I consider myself pretty self-aware and I know I can get laser-focused on the wedding day, but I am so terrified that this is really how I’m seen.  If this has been your experience with me, PLEASE let me know directly via text, email, private message, or a phone call.  I know I have really bad RBF… but this is something totally different and terrifying!!  I hate that this could potentially be true and I want to make it right.

The wedding industry is tough.  So many people need to come together to make the couples’ day absolutely perfect and if there’s any ill-will or negativity between vendors, it can definitely have an impact.  I will never call this person or her company out by name publicly, but if you are wondering who it is, please message me – as I’m happy to name them privately.


For future brides + other wedding day vendors, I also wanted to address the things she is accusing me + my team of in this email: my team and I arrive at the bridal suite 90+ minutes before the bride needs to get into her dress – not 30 minutes, as she states.  We do take “getting ready” shots, so I’m not sure why she alleges that we don’t.  I send my bride’s an email 10 days before the wedding, telling them what items to have organized and ready upon my arrival.  They do not spend a ton of time showing me where they are, because they already have it together for me, and they give these items to me as soon as I arrive – not at the 30 minute mark of hair + makeup as she states.

What is asked |
1 - According to the excerpt, how long before the bride needs to get into her dress does the team arrive at the bridal suite?
2 - Summarize the excerpt in two sentences.
3 - Output the passage of the excerpt from "The wedding industry" to "name them privately.".
The lines after the excerpt aren't needed for this work.

Material |
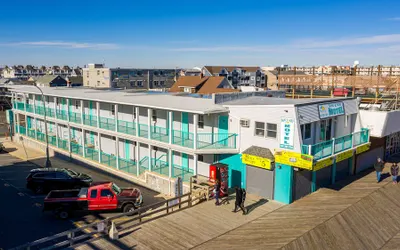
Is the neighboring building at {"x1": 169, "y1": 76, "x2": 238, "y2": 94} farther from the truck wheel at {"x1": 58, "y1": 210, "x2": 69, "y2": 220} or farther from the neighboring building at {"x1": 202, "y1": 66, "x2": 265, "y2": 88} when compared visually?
the truck wheel at {"x1": 58, "y1": 210, "x2": 69, "y2": 220}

Response list |
1 - 90+ minutes

2 - The writer, a wedding day vendor, is afraid of being seen as an accusing email describes, asks anyone who has had that experience to say so directly, and notes that ill-will between vendors can affect a couple's day. The writer also disputes the email's claims, saying the team arrives 90+ minutes before the bride gets into her dress, does take "getting ready" shots, and receives items that brides have organized in advance after a pre-wedding email.

3 -
The wedding industry is tough.  So many people need to come together to make the couples’ day absolutely perfect and if there’s any ill-will or negativity between vendors, it can definitely have an impact.  I will never call this person or her company out by name publicly, but if you are wondering who it is, please message me – as I’m happy to name them privately.